Short exercise 1:
In the Fibonacci proof, which power of the matrix A is equal to V_n?
Short exercise 2:
Carry on writing the Fibonacci proof, starting right after its last sentence.

Exercise 4.4.7 ($F_{m+n} = F_{m-1} F_n + F_m F_{n+1}$, and $m \mid n \Rightarrow F_m \mid F_n$)

Proof.

(a)

As in the second proof of Problem 6, put for every positive integer $n$, $$A=\left(\begin{array}{cc}\hfill 0\hfill & \hfill 1\hfill \\ \hfill 1\hfill & \hfill 1\hfill \end{array}\right),X_n=\left(\begin{array}{c}\hfill F_n\hfill \\ \hfill F_{n+1}\hfill \end{array}\right),V_n=\left(\begin{array}{cc}\hfill F_{n-1}\hfill & \hfill F_n\hfill \\ \hfill F_n\hfill & \hfill F_{n+1}\hfill \end{array}\right).$$

Then, for all $n\in {\mathbb{N}}^{\text{∗}}$, $X_n=A{X}_{n-1},V_n=A{V}_{n-1}$ and

$$V_n=\left(\begin{array}{cc}\hfill F_{n-1}\hfill & \hfill F_n\hfill \\ \hfill F_n\hfill & \hfill F_{n+1}\hfill \end{array}\right)={\left(\begin{array}{cc}\hfill 0\hfill & \hfill 1\hfill \\ \hfill 1\hfill & \hfill 1\hfill \end{array}\right)}^n=A^n.$$

(see Problem 6).

Now $X_{n+m}=A^m{X}_n$, so

$$\begin{array}{llll}\hfill \left(\begin{array}{c}\hfill F_{n+m}\hfill \\ \hfill F_{n+m+1}\hfill \end{array}\right)& =A^m{X}_n& \hfill & \\ \hfill & =V_m{X}_n& \hfill & \\ \hfill & =\left(\begin{array}{cc}\hfill F_{m-1}\hfill & \hfill F_m\hfill \\ \hfill F_m\hfill & \hfill F_{m+1}\hfill \end{array}\right)\left(\begin{array}{c}\hfill F_n\hfill \\ \hfill F_{n+1}\hfill \end{array}\right)& \hfill & \\ \hfill & =\left(\begin{array}{c}\hfill F_{m-1}{F}_n+F_m{F}_{n+1}\hfill \\ \hfill F_m{F}_n+F_m{F}_{n+1}\hfill \end{array}\right).& \hfill & \end{array}$$

In particular, for all positive integers $m,n$,

$$F_{n+m}=F_{m-1}{F}_n+F_m{F}_{n+1}.$$

(Alternatively, we can reason by induction on $n$, but this induction is just a verification of the preceding relations.)

Raw data:
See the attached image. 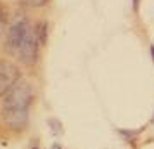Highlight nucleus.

Task result 1:
V_n is equal to A^n, the nth power of A.

Task result 2:
(b)

Let $m$ be a positive integer. We show by induction on $q\ge 1$ the property $$𝒫(q):F_m\mid F_{\mathit{qm}}$$

• $F_m\mid F_m$, so $𝒫(1)$ is true.

• Suppose now that $F_m\mid F_{\mathit{qm}}$ for some $q\ge 1$. Then we apply part (a) with $n=\mathit{qm}$. We obtain

  $$F_{m+\mathit{qm}}=F_{m-1}{F}_{\mathit{qm}}+F_m{F}_{\mathit{qm}+1}.$$

  By the induction hypothesis $F_m\mid F_{\mathit{qm}}$, thus $F_m\mid F_{m-1}{F}_{\mathit{qm}}+F_m{F}_{\mathit{qm}+1}=F_{(q+1)m}$, so $𝒫(q+1)$ is true.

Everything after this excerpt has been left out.